Police apologised for the way they handled a weekend in which 37 crimes were reported after a group of travellers arrived in the seaside town.
Workers describe the moment a crowd of 40 people ‘ambushed’ their restaurant in Cromer
Mr Green said that, having lived above and worked in a convenience store when he was younger, he understood the impact of crime first hand.
“Norfolk is a county of enterprise and opportunity, where businesses of all sizes are helping to feed the country, making scientific breakthroughs, providing wonderful and memorable holidays and serving our needs for goods and services,” he said.
“For that to continue, businesses need to prosper and to prosper, they need protecting from crime.”
He said the nature of crime was changing, including international cybercrime, and asked for businesses to help set police priorities in “an ongoing dialogue”.

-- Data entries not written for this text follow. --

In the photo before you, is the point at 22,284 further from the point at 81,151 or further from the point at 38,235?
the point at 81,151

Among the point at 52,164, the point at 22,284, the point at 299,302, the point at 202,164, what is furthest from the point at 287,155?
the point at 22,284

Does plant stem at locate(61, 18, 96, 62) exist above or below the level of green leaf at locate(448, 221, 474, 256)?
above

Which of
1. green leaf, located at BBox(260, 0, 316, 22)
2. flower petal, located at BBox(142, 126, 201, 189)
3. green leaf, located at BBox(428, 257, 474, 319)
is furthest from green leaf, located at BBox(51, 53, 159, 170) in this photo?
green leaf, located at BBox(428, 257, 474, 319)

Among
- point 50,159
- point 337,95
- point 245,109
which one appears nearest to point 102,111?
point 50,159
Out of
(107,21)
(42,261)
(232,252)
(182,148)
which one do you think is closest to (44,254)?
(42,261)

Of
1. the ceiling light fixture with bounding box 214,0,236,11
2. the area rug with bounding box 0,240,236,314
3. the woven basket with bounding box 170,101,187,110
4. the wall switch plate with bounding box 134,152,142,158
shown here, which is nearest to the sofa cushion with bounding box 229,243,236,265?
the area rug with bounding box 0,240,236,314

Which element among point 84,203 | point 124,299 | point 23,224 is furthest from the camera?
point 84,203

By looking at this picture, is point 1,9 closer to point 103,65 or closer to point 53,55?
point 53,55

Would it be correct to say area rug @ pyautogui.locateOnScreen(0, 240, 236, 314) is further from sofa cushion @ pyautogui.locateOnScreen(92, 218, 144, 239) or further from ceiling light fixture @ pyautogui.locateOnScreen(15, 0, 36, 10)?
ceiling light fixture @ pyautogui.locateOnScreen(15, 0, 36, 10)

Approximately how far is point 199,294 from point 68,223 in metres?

But the new strategy would be a “refocusing of resources”, rather than an indication of new resources being made available.
A new forum called Begin – Business Engagement Group in Norfolk – will allow firms to discuss their concerns and flag them to police.
The focus of the Business Crime Strategy would be preventing and cutting crime and anti-social behaviour, improving engagement, education and victim care, making the best use of technology and increasing trust and confidence of businesses in policing, said Mr Green.
The PCC will work with groups such as the FSB, Norfolk Chamber of Commerce, and the King’s Lynn Business Improvement District.
David Howell, area lead for the FSB in East Anglia, said: “We want members to have their say and raise issues with us, so that we can link that back to this strategy.”
Victims of crime
Samantha Quinton opened her new wellbeing clinic in the Norwich Lanes last October – but within months had found herself a victim of crime.
Burglars raided The Lanes Clinic in St John’s Alley near the Maddermarket Theatre on the late May bank holiday weekend, making off with belongings worth £3,000.
“They took our radios, our hoover, iPad, even our tea and coffee,” she said.
“When you are setting up a new business you are so naive. It’s a residential area, and around the Maddermarket and Pottergate area a lot of businesses have been targeted in their first six months.”
Mrs Quinton told PCC Lorne Green that having access to that shared information – or a warning from officers – may have made her more vigilant.
The business has since put in CCTV and signs warning that no cash is left on the premises overnight, said Mrs Quinton.
However, she praised neighbouring businesses for the way they had rallied round when the clinic was graffitied in its first month - including hardware shop Thorns donating anti-graffiti paint.